6.) Ob von der Reyse nichts wissend, da Br. Rock im Julio oder Junio 1715 ins Waldeckische und nach Bitterfeld gethan hat?
7.) Ob und was Br. Keysig Schriftliches habe von Br. Duills Reyse mit Br. Rock nach Runckel und auf den Westerwald? Solches zu schicken die Maß an Br. Jonas.
Lieblos den 23 Aug 1759
The Nagel correspondence, which includes requests for information on the early testimonies to J.A. Gruber in Pennsylvania, further shows that Nagel was very concerned that the corpus of divine testimonies might be lost and was therefore seeking information and sources to compile his register of all testimonies. We also find partial drafts of the register among his papers.

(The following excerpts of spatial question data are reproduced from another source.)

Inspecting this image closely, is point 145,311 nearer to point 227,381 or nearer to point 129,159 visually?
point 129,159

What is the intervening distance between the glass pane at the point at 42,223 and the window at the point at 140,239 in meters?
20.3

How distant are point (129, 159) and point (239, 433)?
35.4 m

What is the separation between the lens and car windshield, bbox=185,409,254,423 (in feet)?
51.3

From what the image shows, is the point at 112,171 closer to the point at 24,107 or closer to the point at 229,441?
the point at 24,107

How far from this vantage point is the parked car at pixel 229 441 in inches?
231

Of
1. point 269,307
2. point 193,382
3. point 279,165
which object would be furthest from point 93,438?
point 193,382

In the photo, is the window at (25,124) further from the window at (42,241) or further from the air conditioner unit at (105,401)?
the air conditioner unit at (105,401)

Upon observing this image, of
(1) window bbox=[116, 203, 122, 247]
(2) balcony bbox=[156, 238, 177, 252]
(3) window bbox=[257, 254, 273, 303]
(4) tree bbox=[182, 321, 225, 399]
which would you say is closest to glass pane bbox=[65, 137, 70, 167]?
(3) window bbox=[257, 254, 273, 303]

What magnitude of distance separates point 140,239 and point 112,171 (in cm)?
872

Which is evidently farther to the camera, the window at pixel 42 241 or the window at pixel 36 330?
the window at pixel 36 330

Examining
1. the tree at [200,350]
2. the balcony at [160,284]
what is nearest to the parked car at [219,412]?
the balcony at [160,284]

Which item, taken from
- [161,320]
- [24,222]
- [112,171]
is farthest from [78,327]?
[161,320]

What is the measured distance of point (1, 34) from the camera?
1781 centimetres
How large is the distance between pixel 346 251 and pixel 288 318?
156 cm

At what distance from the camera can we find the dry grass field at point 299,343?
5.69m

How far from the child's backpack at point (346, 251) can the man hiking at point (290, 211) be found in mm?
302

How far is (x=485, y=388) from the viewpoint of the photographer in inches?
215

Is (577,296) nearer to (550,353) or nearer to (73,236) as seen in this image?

While the Haupt=Register is undated, internal clues corroborate the dates from the Nagel correspondence. We note that there are references to the second edition of Geschrei zur Mitternacht, a collection of J.C. Gleim testimonies, printed in 1758, but no reference to the collection of Ursula Mayer testimonies, Himmlischer Abendschein, published in 1781. A closer look at the Haupt=Register’s references to the Rock Sammlungen (yearbooks of J.F. Rock testimonies) narrows it further. We find references to printed volumes of the Rock Sammlungen up to number XIV (published in 1761) but none from XV (published in 1764) on. So we can safely assume a date of 1762 (or perhaps 1763).